As reported on page two of The Bulletin of the John Clough Genealogical Society- June 1, 1954, Vol. 9 No. 1.
Note: The Editor was also able to secure the following article from The Granite Monthly, NH State Magazine, Volume LII, Concord, NH, November 1920 (Public Domain). Please open the PDF here Hon Jeremiah A Clough.
Hon. Jeremiah Abner Clough (No. 1641, Page 60).
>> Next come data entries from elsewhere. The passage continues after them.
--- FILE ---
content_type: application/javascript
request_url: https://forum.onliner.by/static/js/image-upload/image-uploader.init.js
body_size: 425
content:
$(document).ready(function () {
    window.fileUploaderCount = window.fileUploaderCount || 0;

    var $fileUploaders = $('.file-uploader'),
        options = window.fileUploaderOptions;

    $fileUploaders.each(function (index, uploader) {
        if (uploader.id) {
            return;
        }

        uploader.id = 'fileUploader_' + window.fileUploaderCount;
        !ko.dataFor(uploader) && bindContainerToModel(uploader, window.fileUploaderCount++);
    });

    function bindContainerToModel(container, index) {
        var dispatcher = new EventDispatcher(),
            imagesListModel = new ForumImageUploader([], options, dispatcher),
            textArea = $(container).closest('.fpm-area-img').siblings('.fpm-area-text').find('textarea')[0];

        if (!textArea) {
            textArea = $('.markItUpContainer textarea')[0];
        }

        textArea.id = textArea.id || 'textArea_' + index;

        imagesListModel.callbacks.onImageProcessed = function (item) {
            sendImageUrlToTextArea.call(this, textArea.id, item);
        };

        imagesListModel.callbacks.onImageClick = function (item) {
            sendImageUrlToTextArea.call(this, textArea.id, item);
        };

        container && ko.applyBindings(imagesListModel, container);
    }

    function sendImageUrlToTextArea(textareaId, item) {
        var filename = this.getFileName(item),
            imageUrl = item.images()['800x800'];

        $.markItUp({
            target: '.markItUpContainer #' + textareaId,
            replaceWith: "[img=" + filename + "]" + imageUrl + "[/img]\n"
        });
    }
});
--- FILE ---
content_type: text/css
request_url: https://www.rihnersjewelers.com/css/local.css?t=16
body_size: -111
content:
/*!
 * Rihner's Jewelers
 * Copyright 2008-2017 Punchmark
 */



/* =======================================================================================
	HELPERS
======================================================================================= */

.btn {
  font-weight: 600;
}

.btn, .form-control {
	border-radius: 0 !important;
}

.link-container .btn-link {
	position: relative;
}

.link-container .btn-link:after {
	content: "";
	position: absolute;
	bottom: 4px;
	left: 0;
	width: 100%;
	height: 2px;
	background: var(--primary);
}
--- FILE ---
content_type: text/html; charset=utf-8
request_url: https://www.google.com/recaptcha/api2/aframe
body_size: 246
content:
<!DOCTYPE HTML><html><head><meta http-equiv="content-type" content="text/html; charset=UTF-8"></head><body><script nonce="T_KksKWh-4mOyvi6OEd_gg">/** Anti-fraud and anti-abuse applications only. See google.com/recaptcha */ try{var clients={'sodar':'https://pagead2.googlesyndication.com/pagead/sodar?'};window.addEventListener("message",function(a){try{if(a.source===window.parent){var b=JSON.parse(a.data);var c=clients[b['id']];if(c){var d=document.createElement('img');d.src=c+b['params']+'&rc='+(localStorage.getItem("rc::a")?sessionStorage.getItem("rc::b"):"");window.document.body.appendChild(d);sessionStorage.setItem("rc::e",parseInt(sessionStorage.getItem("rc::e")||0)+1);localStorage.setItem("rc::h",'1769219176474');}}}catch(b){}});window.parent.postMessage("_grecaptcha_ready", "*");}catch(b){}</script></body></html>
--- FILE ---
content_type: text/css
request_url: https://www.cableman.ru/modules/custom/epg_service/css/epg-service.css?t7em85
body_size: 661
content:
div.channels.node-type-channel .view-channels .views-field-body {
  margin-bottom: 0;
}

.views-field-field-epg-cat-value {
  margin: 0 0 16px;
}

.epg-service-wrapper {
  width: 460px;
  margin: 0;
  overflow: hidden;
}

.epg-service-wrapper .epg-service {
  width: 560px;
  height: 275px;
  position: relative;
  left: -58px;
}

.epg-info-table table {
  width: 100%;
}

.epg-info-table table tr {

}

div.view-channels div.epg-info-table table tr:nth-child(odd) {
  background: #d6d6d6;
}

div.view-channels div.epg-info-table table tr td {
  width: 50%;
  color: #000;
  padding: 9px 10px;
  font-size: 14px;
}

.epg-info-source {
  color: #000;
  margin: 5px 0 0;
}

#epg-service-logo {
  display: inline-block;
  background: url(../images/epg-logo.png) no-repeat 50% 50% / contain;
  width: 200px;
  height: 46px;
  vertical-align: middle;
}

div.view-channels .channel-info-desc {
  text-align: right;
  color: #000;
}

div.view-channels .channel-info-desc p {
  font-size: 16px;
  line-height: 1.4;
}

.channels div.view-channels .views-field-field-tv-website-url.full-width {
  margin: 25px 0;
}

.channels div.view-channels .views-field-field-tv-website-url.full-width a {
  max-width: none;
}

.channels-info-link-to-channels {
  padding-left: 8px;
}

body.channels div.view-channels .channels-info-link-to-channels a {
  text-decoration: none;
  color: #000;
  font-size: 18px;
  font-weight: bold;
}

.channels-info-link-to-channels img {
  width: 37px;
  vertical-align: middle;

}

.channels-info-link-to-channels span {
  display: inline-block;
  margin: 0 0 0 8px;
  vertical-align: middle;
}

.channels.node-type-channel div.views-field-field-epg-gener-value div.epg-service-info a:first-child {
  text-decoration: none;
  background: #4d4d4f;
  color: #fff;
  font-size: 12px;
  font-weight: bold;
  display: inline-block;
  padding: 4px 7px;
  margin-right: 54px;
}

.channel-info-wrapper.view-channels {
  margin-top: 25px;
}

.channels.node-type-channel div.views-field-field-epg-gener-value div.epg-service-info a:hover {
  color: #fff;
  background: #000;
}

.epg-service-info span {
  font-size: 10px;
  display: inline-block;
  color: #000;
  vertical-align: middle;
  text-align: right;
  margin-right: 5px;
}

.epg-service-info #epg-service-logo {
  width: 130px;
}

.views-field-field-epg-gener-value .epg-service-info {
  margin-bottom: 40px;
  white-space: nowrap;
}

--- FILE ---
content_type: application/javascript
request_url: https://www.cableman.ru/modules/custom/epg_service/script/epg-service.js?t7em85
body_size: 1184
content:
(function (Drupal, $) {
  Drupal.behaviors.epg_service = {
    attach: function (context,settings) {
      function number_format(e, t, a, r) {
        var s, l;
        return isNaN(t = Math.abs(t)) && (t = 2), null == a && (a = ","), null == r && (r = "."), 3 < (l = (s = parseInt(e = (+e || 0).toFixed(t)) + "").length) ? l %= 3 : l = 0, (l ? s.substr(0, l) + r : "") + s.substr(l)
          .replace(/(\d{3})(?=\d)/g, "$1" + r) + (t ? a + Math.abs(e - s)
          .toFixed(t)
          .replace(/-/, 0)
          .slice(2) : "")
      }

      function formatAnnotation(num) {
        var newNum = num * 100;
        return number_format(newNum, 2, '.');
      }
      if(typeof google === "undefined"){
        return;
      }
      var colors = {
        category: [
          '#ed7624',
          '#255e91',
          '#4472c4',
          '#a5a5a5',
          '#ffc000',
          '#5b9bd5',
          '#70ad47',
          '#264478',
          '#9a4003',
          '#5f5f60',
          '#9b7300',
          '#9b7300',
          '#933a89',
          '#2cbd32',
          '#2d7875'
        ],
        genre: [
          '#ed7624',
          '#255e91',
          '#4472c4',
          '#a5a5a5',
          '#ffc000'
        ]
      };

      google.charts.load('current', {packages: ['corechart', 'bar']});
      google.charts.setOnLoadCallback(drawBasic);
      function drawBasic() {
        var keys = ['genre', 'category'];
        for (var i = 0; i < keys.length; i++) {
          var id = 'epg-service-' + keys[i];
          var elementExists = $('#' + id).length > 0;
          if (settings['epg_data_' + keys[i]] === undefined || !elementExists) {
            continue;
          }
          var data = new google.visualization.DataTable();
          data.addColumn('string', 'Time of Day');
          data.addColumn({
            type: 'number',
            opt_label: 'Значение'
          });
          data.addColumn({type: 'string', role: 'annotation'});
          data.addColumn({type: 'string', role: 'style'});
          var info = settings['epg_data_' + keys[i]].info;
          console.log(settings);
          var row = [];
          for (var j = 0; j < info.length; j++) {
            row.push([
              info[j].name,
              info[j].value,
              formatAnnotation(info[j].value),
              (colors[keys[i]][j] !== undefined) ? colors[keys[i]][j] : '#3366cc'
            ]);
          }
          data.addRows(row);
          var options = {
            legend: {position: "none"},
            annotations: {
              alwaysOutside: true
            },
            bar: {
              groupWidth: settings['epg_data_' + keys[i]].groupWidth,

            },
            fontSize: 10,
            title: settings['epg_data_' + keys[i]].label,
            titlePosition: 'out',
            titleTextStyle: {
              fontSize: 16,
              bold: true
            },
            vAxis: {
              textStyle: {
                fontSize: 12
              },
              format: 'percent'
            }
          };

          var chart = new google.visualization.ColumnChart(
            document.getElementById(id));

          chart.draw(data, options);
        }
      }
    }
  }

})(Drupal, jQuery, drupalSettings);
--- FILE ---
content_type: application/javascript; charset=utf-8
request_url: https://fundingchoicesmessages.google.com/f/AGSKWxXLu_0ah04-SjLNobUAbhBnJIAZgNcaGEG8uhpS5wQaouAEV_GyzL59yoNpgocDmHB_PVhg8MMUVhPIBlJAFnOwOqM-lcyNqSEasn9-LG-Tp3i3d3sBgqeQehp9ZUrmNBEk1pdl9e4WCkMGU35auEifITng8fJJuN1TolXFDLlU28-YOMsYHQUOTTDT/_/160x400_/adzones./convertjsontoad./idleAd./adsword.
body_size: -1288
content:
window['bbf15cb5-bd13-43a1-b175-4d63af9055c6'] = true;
When the Genealogy was published, only the briefest biographical data was found about this prominent farmer and statesman who was born either in Canterbury or Loudon, N. H., on November 22, 1846. Ezekiel, great- grandfather of Jeremiah, settled in Loudon about the time of the Revolution and on Clough Hill began to clear a farm about a mile from Loudon Center. Jeremiah’s father, Abner, lived for a time in Canterbury and Jeremiah may have been born there before his parents went to Loudon to live on the Clough farm.
In Loudon, Jeremiah attended the district school and later went to Pittsfield Academy. He married Nellie Peverley of Canterbury and they lived with his parents in Loudon where Jeremiah became “one of the most prosperous and enterprising farmers in Merrimack County.” He carried on so-called “mixed farming” and later specialized in dairy production and maple sugar. Corn was a famous crop and a distant cousin, Col. David M. Clough of Canterbury (# 1601, page 417) was known as “The Corn King of New Hampshire.” On the death of his father, the son inherited the Clough farm and also owned out-laying lands to the extent of over 500 acres.
During the following twenty years, Jeremiah managed his farming lands, but in 1901 he purchased a home on South State Street in Concord where he re-sided the remainder of his life. No children were born, but the couple made several boys welcome to their home. One, Dr. Wilson E. Hunt of Malden, Mass., graduate of Dartmouth and Harvard, was the pride of Jeremiah’s old age.
In 1897, Jeremiah represented Loudon in the State Legislature and again in 1907 and in the State Senate in 1908, serving in both bodies upon important committees. His biographer summed up his career thus: “He was an honest, upright, public-spirited citizen, interested in all matters pertaining to the public good.”